Seated on the train for St Petersburg, heading to what I thought would be the ultimate highlight of my trip I can’t help feeling sad to leave Moscow. This came as a total surprise to me.
I discovered Russia whilst I was a child growing up in Argentina, as I loved daydreaming about travelling and used to sit in front of the TV and watch the Saturday movies. A full afternoon filled with adventure, history, drama and love stories.
One of the love stories started my love affair with Russia, the film was called ‘The Journey’ starring Yul Brynner and Deborah Kerr and it had it all for me – drama, love and passion. The most important sentiment, which becomes obvious in the film, is the conflict which the border guard, Major Surov feels when a mysterious foreign woman arrives. During the entire movie he tries so hard to hide or fight his curiosity, interest, or maybe love. Both create a strain of mixed tension, passion, trust and love. I will not continue…you should enjoy the movie yourself.
The reason I start this small review with this reference is that Moscow is in a way like the Major Surov, from my point of view, hiding their real core and soul.
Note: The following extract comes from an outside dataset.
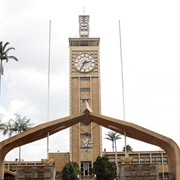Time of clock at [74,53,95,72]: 2:34
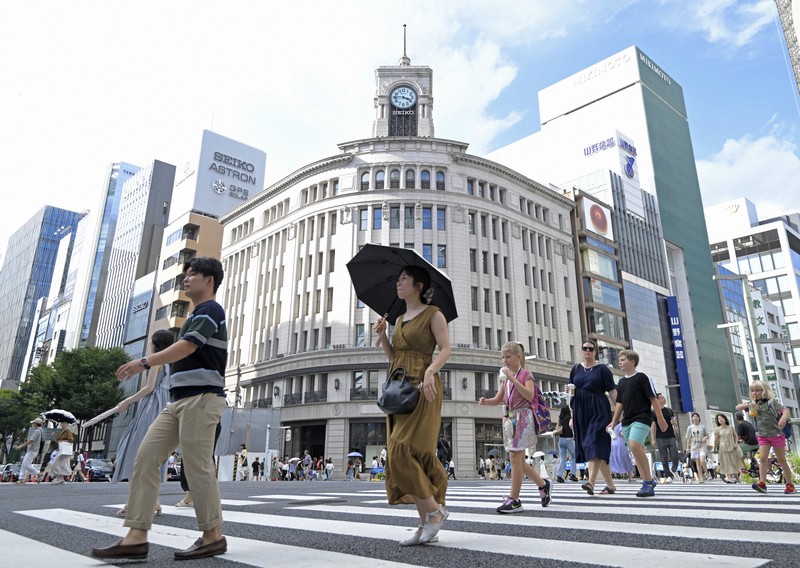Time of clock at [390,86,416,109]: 3:45
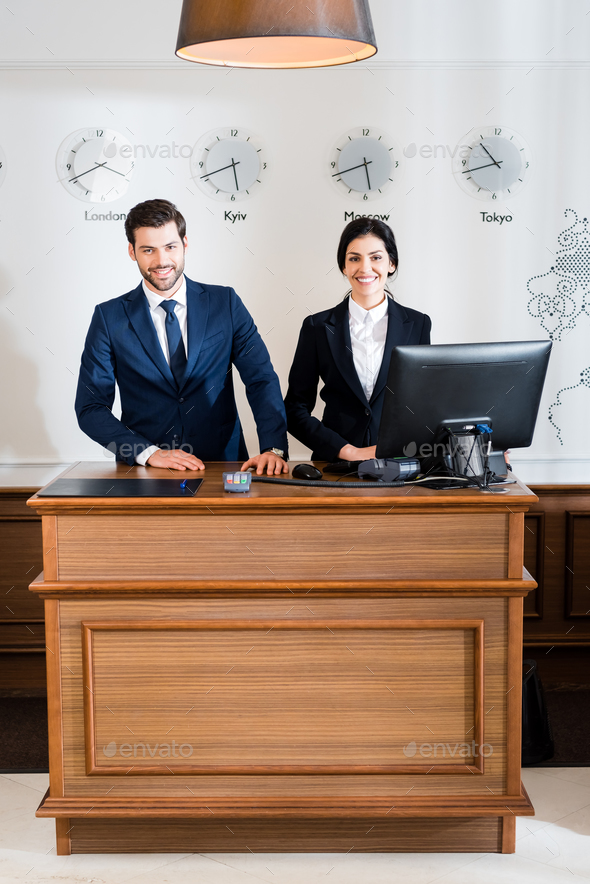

This city tries to hide behind the big concrete buildings, the 7 Stalin skyscrapers (seven sisters), the big ‘Russian White House’ which is the house of the Government of the Russian Federation, the KGB building, the big churches, museums, monuments – all of them BIG.
Moscow protects itself. Its river ‘Moskva’ was the first natural protection, then as the years went by they created not one, but three protective rings, the most famous is the Kremlin, a big red fortress in the heart of the city.
The city I discovered, the one you can walk day and night, is the creative, passionate Moscow. All of the buildings and fortresses are there telling us a story of a country of people working on hard land, enduring harsh cold weather, surviving wars, whilst in the upper classes there were lots of marriages of convenience, betrays and plots. More passion and history!
The musicians and poets, Tolstoy, Pushkin living in the Arbat district, where I can Imagine them drinking coffee, gambling all of their money away whilst reciting poetry, writing a novel or debating new ideas. And today we can read about this in their many books and see for ourselves the old architecture, museums – and for me a highlight ‘The Chekhov Theatre’.
You will find the newest version of Moscow in each street, where their citizens will be riding a scooter or skateboarding through the crowds to get to work, where you will be given a free rock band concert in an unusual corner of the city. The gentler version of Moscow is also visible all day – these are the painters, the crafters, the violin players, and the improv actors at Teatralnaya Square. They are all around the Bolshoi Theatre talking in their native tongue, which makes no difference, as you will lose yourself in their passion.
Moscow was and still is an unexpected surprise to me. I was fearful of the big avenues and buildings, however, I saw what was behind all of that – a true gift for the avid traveller.